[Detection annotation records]

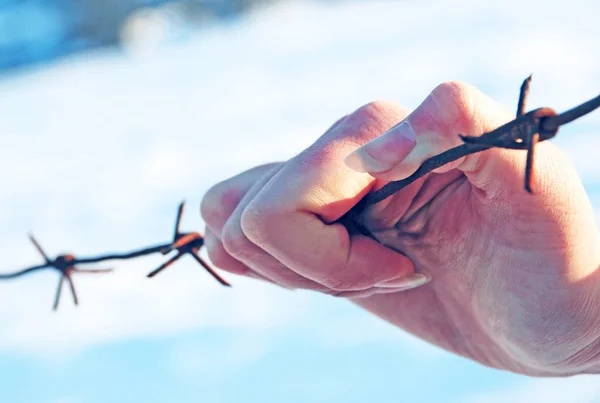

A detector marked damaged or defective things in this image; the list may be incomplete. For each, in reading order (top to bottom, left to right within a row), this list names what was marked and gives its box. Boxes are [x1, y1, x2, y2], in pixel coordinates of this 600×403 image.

rusty barbed wire [0, 202, 230, 312]
rusty barbed wire [2, 75, 596, 310]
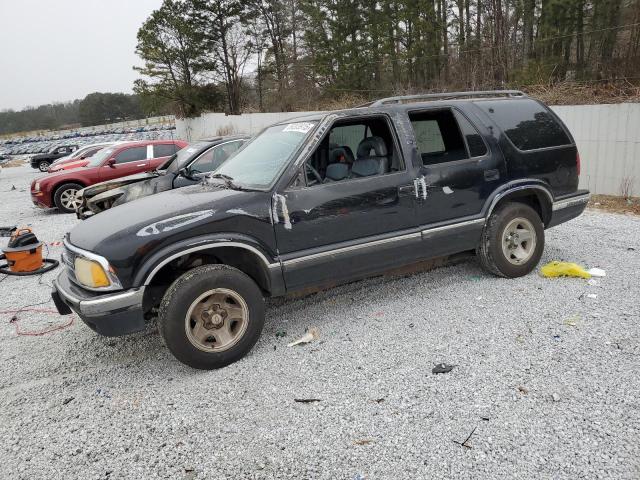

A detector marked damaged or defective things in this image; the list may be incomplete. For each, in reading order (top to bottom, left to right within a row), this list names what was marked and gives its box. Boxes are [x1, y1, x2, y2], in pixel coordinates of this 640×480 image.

damaged door [272, 114, 418, 290]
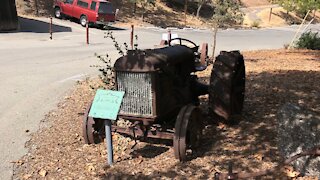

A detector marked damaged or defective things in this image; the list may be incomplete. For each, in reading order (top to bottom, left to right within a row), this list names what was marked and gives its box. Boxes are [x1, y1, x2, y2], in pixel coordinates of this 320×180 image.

rusty tractor body [82, 37, 245, 160]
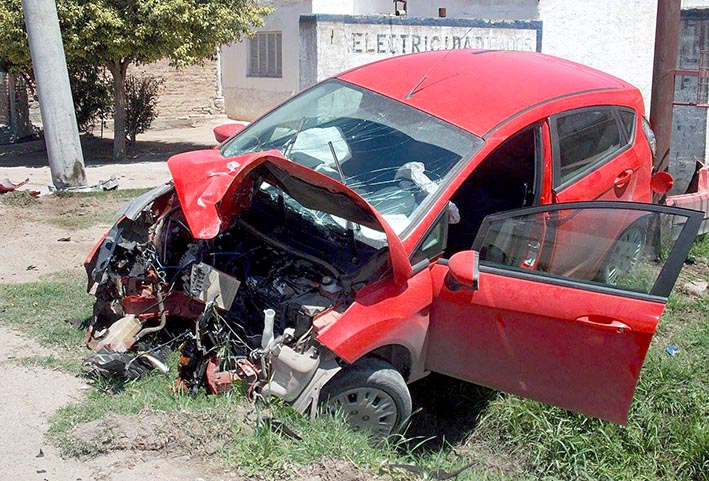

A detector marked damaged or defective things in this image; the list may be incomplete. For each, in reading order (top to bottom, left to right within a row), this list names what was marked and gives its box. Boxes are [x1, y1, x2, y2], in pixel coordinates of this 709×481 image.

crumpled fender [167, 149, 412, 282]
shattered windshield [221, 79, 484, 240]
wrecked red car [85, 49, 700, 436]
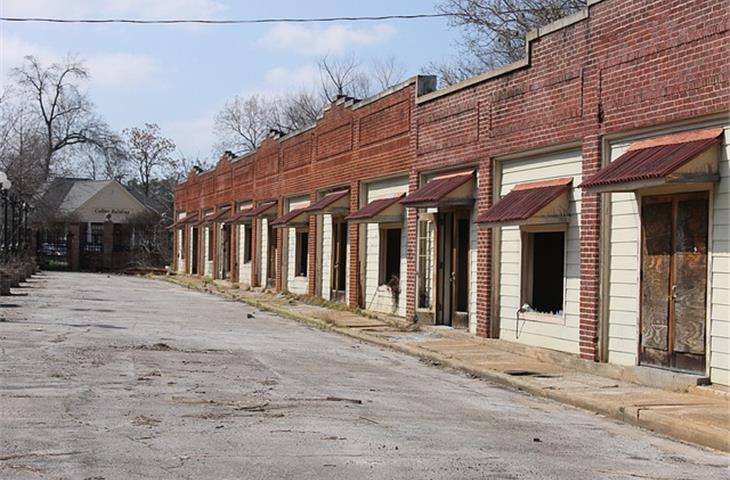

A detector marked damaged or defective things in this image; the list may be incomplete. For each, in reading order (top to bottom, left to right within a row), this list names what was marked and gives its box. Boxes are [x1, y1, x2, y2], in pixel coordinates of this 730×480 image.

cracked asphalt street [0, 272, 724, 478]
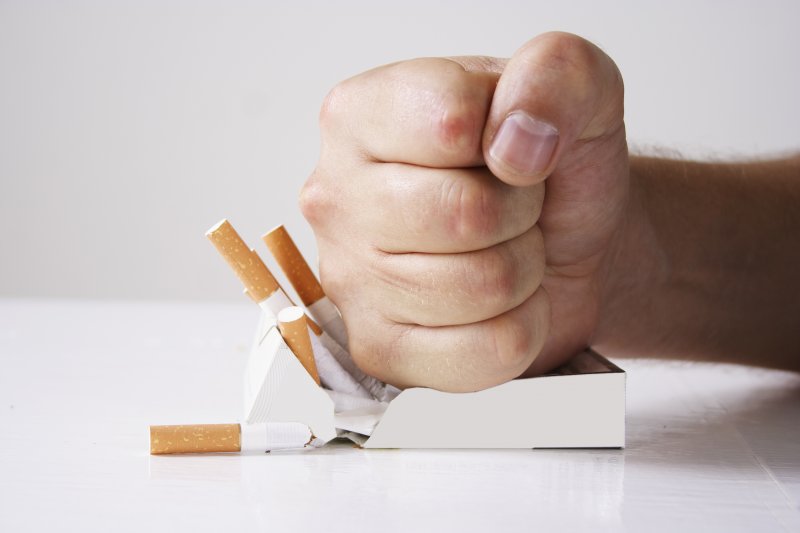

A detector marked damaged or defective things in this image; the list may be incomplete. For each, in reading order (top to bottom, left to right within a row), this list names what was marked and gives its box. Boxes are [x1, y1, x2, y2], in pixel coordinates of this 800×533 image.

broken cigarette [260, 224, 348, 350]
broken cigarette [280, 306, 320, 384]
broken cigarette [148, 424, 239, 454]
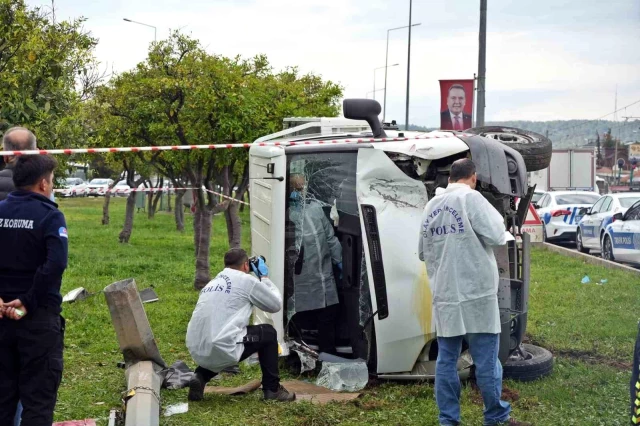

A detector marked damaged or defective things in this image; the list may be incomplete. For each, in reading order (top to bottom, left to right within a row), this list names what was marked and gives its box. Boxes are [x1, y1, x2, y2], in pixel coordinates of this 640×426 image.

shattered glass [316, 362, 370, 392]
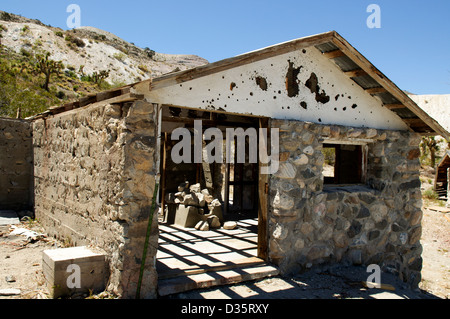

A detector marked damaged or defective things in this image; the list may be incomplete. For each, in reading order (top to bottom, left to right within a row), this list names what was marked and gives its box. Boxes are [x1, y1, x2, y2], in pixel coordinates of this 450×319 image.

broken window frame [322, 139, 370, 188]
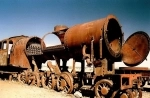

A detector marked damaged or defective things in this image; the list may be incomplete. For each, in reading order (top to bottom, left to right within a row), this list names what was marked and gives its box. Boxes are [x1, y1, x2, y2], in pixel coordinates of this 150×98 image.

oxidized steel pipe [63, 14, 122, 58]
rusty cylinder [63, 14, 123, 58]
rusted locomotive [41, 14, 150, 97]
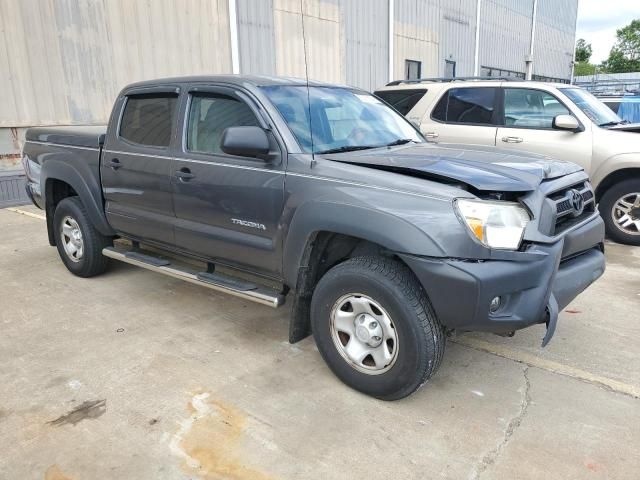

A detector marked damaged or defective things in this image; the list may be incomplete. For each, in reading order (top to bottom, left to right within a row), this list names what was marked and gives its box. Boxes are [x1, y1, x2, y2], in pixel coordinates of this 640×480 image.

damaged front bumper [400, 214, 604, 344]
crack in concrete [470, 366, 528, 478]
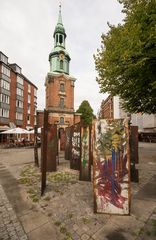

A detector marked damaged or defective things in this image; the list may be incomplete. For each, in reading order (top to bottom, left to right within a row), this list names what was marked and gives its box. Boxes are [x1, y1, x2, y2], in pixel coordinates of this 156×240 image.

tall rusty metal panel [93, 120, 131, 216]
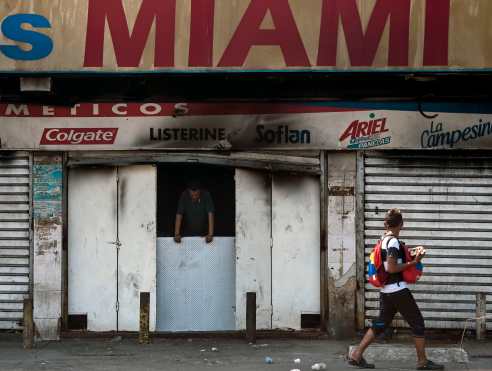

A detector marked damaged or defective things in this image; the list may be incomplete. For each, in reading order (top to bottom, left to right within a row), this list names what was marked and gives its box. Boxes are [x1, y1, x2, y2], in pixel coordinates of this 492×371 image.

rusted shutter panel [0, 153, 30, 330]
rusted shutter panel [364, 153, 490, 332]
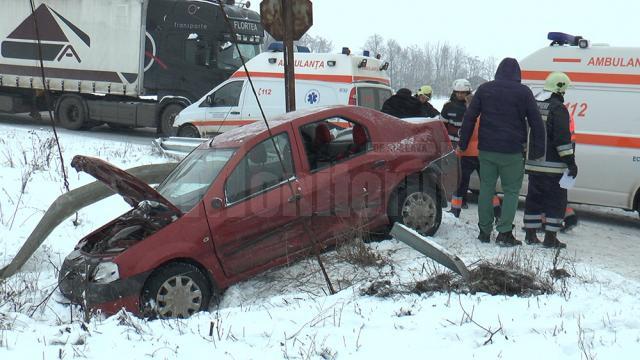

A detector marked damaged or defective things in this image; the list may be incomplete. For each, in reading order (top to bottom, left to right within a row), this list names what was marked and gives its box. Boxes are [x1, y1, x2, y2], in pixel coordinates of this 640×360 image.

crumpled car hood [73, 154, 182, 215]
damaged red car [60, 106, 458, 318]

#### Prompt
Extract, unchanged, the lines from the one containing "this 640×360 image." through the last line, including both.

#### Response
A detector marked damaged or defective things in this image; the list may be incomplete. For each, in reading order (top to bottom, left to right within a row), this list names what was marked and gives its box. Boxes are [x1, y1, x2, y2], in pixel coordinates of this 640×360 image.

crumpled car hood [73, 154, 182, 215]
damaged red car [60, 106, 458, 318]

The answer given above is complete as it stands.